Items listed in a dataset
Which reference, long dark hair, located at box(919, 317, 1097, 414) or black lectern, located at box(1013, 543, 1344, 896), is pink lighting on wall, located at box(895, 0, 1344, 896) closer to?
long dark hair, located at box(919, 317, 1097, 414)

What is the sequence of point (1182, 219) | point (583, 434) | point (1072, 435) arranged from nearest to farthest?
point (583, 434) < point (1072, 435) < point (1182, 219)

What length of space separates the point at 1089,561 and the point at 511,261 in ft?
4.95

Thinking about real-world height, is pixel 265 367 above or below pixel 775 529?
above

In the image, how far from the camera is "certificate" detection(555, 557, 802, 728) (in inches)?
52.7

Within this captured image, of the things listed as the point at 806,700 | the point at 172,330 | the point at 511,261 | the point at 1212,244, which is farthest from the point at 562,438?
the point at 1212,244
==
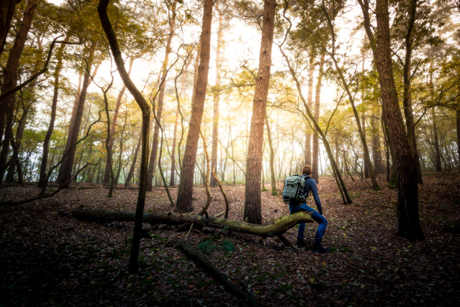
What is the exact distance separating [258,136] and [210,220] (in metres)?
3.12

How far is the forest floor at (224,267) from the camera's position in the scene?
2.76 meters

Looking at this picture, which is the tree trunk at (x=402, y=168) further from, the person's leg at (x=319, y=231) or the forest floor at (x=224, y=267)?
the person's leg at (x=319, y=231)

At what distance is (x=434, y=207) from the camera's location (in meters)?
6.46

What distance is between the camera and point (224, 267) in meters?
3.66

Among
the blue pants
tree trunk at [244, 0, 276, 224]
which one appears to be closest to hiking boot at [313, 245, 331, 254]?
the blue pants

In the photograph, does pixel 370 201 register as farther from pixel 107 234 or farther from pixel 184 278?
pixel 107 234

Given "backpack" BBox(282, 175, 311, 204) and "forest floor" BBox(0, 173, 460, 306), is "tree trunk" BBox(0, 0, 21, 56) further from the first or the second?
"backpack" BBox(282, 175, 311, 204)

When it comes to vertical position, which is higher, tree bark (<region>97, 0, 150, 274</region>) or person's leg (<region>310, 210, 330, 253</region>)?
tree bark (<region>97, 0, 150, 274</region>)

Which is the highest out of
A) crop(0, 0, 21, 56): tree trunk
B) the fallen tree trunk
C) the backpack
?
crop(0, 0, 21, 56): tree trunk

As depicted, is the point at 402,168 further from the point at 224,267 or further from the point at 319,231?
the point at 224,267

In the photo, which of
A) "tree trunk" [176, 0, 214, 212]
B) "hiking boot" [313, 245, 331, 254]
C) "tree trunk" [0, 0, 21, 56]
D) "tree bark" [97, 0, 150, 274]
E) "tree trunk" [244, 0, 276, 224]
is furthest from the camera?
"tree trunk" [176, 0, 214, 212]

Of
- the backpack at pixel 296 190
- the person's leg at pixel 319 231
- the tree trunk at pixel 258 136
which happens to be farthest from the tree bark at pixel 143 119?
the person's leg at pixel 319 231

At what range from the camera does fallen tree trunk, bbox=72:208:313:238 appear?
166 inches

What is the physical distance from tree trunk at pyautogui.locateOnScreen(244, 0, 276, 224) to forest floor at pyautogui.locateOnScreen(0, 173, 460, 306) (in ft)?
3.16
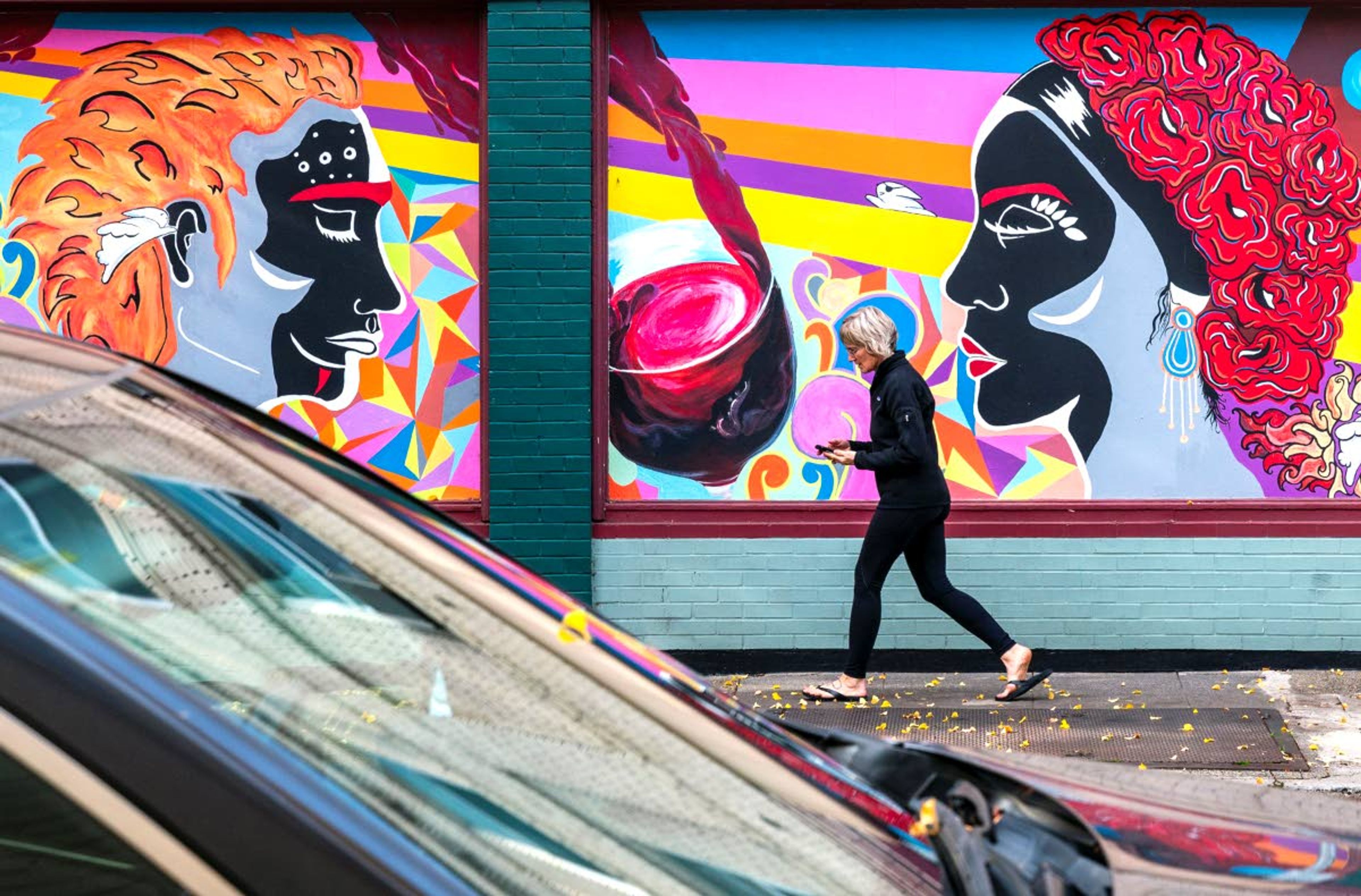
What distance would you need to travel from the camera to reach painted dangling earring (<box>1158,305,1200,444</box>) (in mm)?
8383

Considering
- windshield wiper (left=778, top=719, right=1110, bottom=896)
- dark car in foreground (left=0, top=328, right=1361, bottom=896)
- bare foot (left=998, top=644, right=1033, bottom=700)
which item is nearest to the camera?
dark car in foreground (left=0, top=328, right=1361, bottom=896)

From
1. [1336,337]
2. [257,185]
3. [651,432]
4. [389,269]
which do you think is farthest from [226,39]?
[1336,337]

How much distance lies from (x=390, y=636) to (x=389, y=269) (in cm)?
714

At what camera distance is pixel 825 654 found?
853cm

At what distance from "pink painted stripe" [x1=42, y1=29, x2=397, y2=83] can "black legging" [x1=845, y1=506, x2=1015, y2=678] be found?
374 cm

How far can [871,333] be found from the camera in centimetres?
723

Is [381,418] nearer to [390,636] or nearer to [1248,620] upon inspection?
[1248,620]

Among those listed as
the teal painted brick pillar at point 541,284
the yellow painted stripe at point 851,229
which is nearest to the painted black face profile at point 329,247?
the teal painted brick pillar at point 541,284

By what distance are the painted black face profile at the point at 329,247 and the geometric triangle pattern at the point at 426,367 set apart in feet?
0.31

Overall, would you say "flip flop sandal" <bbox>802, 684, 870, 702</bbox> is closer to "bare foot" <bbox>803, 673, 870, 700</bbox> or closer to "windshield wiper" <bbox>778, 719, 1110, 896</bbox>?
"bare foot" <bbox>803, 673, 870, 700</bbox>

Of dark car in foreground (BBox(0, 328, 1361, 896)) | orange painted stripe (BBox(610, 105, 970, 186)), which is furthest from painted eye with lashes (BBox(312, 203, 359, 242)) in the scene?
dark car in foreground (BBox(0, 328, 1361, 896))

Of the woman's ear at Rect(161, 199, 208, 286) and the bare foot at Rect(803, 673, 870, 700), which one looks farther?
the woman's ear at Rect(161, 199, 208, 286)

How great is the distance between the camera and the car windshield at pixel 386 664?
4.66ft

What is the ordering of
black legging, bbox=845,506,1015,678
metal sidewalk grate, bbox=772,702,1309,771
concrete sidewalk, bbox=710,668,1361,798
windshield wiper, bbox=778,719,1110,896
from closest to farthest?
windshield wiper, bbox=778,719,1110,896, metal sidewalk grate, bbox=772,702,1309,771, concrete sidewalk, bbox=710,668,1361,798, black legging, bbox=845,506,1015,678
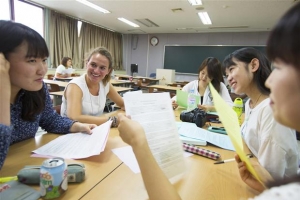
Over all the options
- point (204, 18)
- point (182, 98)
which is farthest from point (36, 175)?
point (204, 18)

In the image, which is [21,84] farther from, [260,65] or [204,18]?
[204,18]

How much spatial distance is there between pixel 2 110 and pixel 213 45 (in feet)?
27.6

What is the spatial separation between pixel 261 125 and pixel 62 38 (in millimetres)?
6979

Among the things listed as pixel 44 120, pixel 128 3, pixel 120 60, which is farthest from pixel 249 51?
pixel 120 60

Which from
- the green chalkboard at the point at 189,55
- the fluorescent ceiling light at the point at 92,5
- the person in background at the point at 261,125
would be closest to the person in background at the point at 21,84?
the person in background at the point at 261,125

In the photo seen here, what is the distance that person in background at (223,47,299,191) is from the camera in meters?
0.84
...
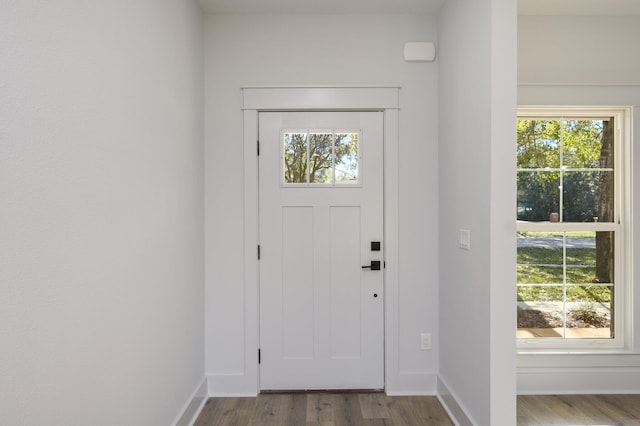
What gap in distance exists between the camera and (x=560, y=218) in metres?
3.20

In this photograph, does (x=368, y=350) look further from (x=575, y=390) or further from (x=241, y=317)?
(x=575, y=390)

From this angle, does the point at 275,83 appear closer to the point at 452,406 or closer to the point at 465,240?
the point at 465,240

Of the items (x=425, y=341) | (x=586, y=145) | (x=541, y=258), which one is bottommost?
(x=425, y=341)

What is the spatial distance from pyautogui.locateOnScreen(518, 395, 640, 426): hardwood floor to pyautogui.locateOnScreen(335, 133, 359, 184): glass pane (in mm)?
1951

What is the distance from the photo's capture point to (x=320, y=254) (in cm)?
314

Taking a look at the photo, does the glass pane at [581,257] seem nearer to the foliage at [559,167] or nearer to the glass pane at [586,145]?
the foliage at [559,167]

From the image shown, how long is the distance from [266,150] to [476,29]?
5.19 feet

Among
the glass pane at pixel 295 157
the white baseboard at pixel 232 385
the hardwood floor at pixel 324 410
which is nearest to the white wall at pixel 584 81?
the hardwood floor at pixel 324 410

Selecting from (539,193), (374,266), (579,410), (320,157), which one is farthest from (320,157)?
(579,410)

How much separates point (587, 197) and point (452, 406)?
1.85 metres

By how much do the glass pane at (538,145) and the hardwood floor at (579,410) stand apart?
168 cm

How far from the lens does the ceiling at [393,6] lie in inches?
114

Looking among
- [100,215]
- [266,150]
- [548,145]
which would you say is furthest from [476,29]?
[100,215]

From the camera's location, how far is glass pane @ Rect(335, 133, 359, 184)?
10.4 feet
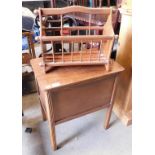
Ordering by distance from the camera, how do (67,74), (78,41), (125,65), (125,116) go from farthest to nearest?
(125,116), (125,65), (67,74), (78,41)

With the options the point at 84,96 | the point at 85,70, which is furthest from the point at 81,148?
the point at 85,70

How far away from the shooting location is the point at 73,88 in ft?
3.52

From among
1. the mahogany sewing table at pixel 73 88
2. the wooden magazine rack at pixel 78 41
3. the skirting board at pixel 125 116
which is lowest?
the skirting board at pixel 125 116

**The exercise**
Copy everything from the line containing "Looking among" down to the line containing "(125,116), (125,65), (67,74), (78,41)", both included, with every number in the answers (coordinates and distances) multiplied by 0.55 and rounded to its original number of decimals, halves rounded up. Leave the requests unchanged and leave the pictures out.

**Result for this task**
Looking among
- [100,215]
- [266,150]
- [548,145]
which would you say is furthest from [476,29]?
[55,118]

From the camera's location, how far is glass pane @ Rect(335, 133, 359, 184)?
5.7 feet
Ordering by distance from the camera, how do (67,74), (78,41), (125,65), (125,116) go from farthest to nearest?
(69,64), (69,36), (37,41), (43,23)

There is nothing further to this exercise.